From the listing below, pick out every line that contains the word "cabinet".

> _Exercise material_:
============
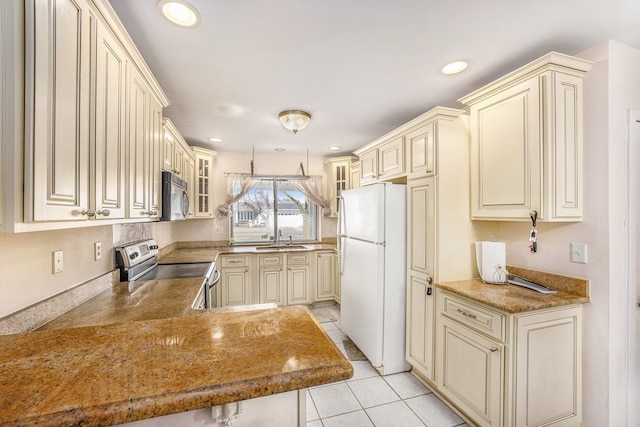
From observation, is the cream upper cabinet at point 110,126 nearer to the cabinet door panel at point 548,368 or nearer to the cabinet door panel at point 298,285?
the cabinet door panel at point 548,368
============
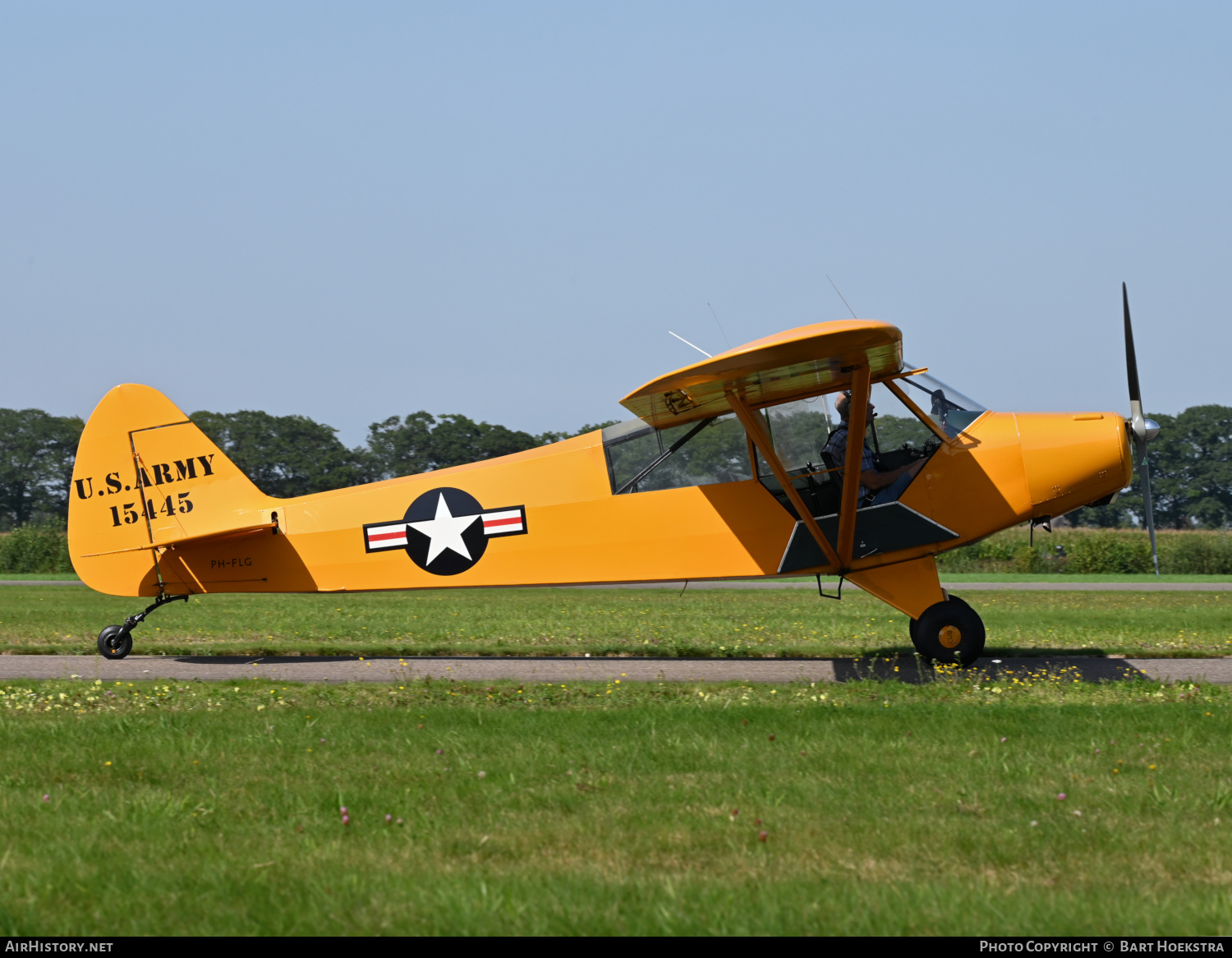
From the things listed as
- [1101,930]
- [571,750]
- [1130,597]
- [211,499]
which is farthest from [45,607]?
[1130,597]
============
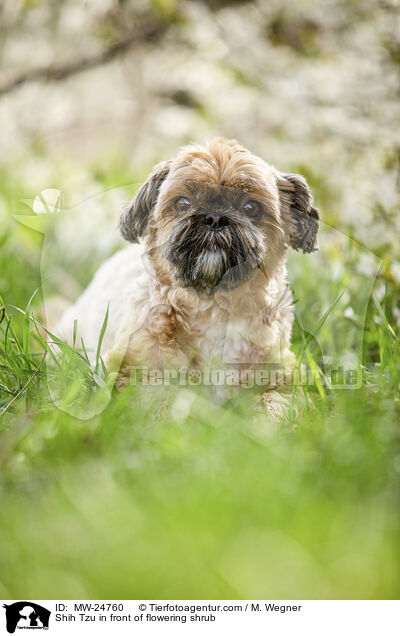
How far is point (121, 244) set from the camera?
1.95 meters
============
> _Exercise solution_:
From observation, is the cream upper cabinet at point 110,126 nearer to the cabinet door panel at point 548,368 or nearer to the cabinet door panel at point 298,285?
the cabinet door panel at point 548,368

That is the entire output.